[DATA ROWS]
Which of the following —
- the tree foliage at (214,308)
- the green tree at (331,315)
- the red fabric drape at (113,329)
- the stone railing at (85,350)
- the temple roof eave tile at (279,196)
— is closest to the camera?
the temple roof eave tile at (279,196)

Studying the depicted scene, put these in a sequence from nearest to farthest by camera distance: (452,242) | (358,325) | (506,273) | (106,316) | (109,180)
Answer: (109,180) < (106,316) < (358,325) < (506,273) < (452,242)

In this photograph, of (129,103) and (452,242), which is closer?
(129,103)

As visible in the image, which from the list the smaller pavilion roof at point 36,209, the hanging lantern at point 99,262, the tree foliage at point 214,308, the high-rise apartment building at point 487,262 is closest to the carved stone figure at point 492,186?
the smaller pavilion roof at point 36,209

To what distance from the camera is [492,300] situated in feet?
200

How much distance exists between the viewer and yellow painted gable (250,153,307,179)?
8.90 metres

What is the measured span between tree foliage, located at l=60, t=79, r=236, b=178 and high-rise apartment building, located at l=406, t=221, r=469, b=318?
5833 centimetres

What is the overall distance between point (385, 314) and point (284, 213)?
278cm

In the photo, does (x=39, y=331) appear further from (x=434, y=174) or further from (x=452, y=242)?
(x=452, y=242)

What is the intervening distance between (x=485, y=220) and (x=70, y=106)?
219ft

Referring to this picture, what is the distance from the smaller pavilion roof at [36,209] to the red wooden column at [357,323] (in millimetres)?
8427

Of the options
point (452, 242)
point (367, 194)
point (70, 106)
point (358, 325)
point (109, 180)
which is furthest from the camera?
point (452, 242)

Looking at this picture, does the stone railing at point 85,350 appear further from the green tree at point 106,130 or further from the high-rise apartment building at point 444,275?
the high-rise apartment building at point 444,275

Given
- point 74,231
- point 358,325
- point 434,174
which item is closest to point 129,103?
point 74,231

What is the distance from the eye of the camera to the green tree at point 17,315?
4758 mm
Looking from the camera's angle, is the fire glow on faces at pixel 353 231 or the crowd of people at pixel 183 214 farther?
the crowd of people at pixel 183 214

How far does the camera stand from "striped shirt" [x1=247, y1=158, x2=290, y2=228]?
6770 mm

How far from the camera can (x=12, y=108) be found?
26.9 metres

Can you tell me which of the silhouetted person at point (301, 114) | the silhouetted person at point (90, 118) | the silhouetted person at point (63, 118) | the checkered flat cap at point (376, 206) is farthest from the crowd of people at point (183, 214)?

[GOAL] Render the items above as a JSON list of strings, with one string per line and blank lines omitted.

[WRITTEN REPLY]
[
  "Which of the following —",
  "- the tree foliage at (214,308)",
  "- the green tree at (331,315)",
  "- the red fabric drape at (113,329)",
  "- the stone railing at (85,350)",
  "- the temple roof eave tile at (279,196)",
  "— is closest to the camera?",
  "the temple roof eave tile at (279,196)",
  "Studying the depicted scene, put these in a sequence from nearest to farthest by camera distance: (452,242) | (358,325) | (506,273) | (106,316) | (109,180)",
  "Answer: (109,180) < (106,316) < (358,325) < (506,273) < (452,242)",
  "In this photograph, of (129,103) and (452,242), which is closer?",
  "(129,103)",
  "As visible in the image, which from the list the smaller pavilion roof at point 36,209, the hanging lantern at point 99,262, the tree foliage at point 214,308, the high-rise apartment building at point 487,262 is closest to the carved stone figure at point 492,186?",
  "the smaller pavilion roof at point 36,209",
  "To what distance from the camera is [492,300] situated in feet?",
  "200",
  "How much distance exists between the viewer and yellow painted gable (250,153,307,179)?",
  "8.90 metres",
  "What is the measured span between tree foliage, located at l=60, t=79, r=236, b=178 and high-rise apartment building, located at l=406, t=221, r=469, b=318?",
  "5833 centimetres",
  "What is the overall distance between point (385, 314) and point (284, 213)?",
  "278cm",
  "In the photo, does (x=39, y=331) appear further from (x=434, y=174) or further from (x=452, y=242)?",
  "(x=452, y=242)",
  "What is the intervening distance between (x=485, y=220) and (x=70, y=106)?",
  "219ft",
  "Referring to this picture, what is the distance from the smaller pavilion roof at [36,209] to the red wooden column at [357,323] (in millimetres)?",
  "8427",
  "Of the options",
  "point (452, 242)",
  "point (367, 194)",
  "point (70, 106)",
  "point (358, 325)",
  "point (109, 180)",
  "which is furthest from the camera?",
  "point (452, 242)",
  "Looking at this picture, does the stone railing at point 85,350 appear further from the green tree at point 106,130 or further from the high-rise apartment building at point 444,275?",
  "the high-rise apartment building at point 444,275",
  "Given",
  "- point 74,231",
  "- point 358,325",
  "- point 434,174",
  "which item is closest to point 129,103?",
  "point 74,231",
  "What is the distance from the eye of the camera to the green tree at point 17,315?",
  "4758 mm",
  "Looking from the camera's angle, is the fire glow on faces at pixel 353 231 or the crowd of people at pixel 183 214 farther?",
  "the crowd of people at pixel 183 214",
  "How far does the camera stand from \"striped shirt\" [x1=247, y1=158, x2=290, y2=228]?",
  "6770 mm",
  "How far from the camera can (x=12, y=108) be found?",
  "26.9 metres",
  "Can you tell me which of the silhouetted person at point (301, 114) | the silhouetted person at point (90, 118) | the silhouetted person at point (63, 118) | the checkered flat cap at point (376, 206) is farthest from the crowd of people at point (183, 214)?"
]